3.4. Measurements in a Complex-Shaped Stainless-Steel Part

In order to validate the use of the gel cell for the corrosion monitoring of stainless-steel surfaces with complex geometry by means of non-destructive techniques, OCP and EIS measurements were carried out on the stainless-steel part shown in Figure 1. An electrolyte with 40% glycerol was selected because of the high complexity of the part in several regions, and measurements with NaCl, as well as those with KClO₄, were performed to obtain comparable information about the differences in sensitivity that gels with both salts exhibited. The measured values of OCP for the five studied surfaces defined for the part in Figure 1 are given in

Table 4. OCP measurements performed in the various regions under study for the piece in Figure 1, using gels with 1% NaCl or with 0.5% KClO₄.

Salt in the Gel	OCP (mV vs. SCE)
	Outer	Inner	Heat-Affected Zone (HAZ)	Weld	Crevice
NaCl	−7	27	−32	−192	−63
KClO4	5	−6	23	−85	−44

. The results are the mean of two measurements carried out in the two close areas of each surface. The repeatability of the measurements proved to be very good.

All measured OCP values (Table 4) can be considered as typical of stainless steels in a passive state for the studied media (Table 2). The lowest OCP value, the only one that cannot be clearly referred to as typical of passive stainless steels, was found in measurements carried out on the weld. However, though the OCP is a very easily obtained parameter, its reliability for monitoring the corrosion performance of out-of-laboratory structures is limited, as several factors can affect its value [47].

- Information shown
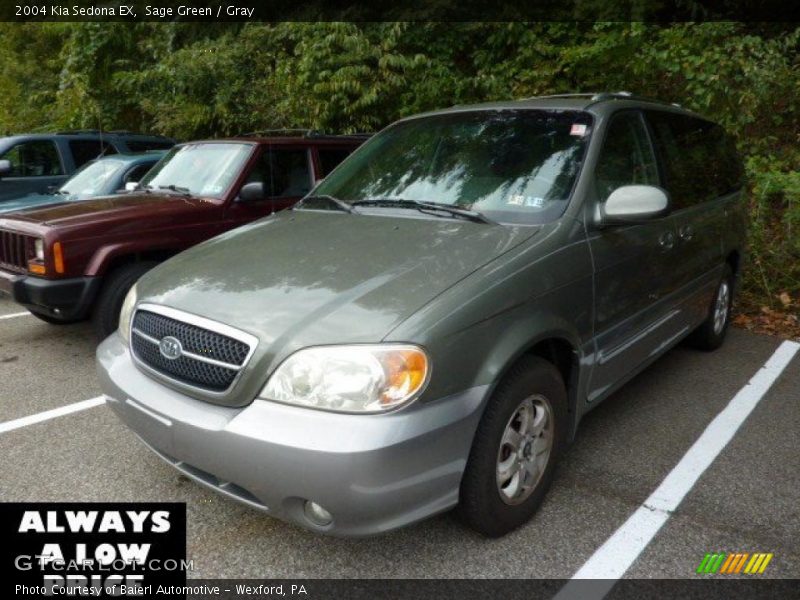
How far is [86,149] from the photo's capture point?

- Actions to take
[A] In the stainless-steel corrosion passage, switch "OCP" to "open-circuit potential" and give the passage again, beginning at the words "Salt in the" and stopping after "its value [47].".
[B] Proceed with the passage on corrosion monitoring of the stainless-steel part, picking up after its last sentence.

- Answers to the exercise
[A]
Salt in the Gel	open-circuit potential (mV vs. SCE)
	Outer	Inner	Heat-Affected Zone (HAZ)	Weld	Crevice
NaCl	−7	27	−32	−192	−63
KClO4	5	−6	23	−85	−44

. The results are the mean of two measurements carried out in the two close areas of each surface. The repeatability of the measurements proved to be very good.

All measured open-circuit potential values (Table 4) can be considered as typical of stainless steels in a passive state for the studied media (Table 2). The lowest open-circuit potential value, the only one that cannot be clearly referred to as typical of passive stainless steels, was found in measurements carried out on the weld. However, though the open-circuit potential is a very easily obtained parameter, its reliability for monitoring the corrosion performance of out-of-laboratory structures is limited, as several factors can affect its value [47].

[B]
Examples of the EIS spectra corresponding to some of the studied surfaces of the part in Figure 1 are plotted in Figure 9a. The equivalent circuit shown in Figure 8b also proved adequate for the fitting of all obtained spectra, except those corresponding to the measurements carried out inside the crevice. For these cases, a different equivalent circuit was needed to simulate the experimental results (Figure 9b). This more complex impedance behavior can be related to the fact that the thin passive layer covering the surface of the metals was replaced by a thicker oxide layer. Fitting the electrochemical response of this layer required an additional R–CPE pair in the equivalent circuit, which could be related to electrochemical reactions taking place between the oxide and the medium [48], also causing an ohmic drop and a capacitive effect. Additional components in the new equivalent circuit are labeled as CPE_1−a and R_1−a.

The mean values for the parameters obtained from the fitting of the EIS spectra are displayed in

Table 5. Electrochemical parameters obtained from fitting EIS measurements carried out in various regions of the part shown in Figure 1, using a gel electrolyte with 40% glycerol.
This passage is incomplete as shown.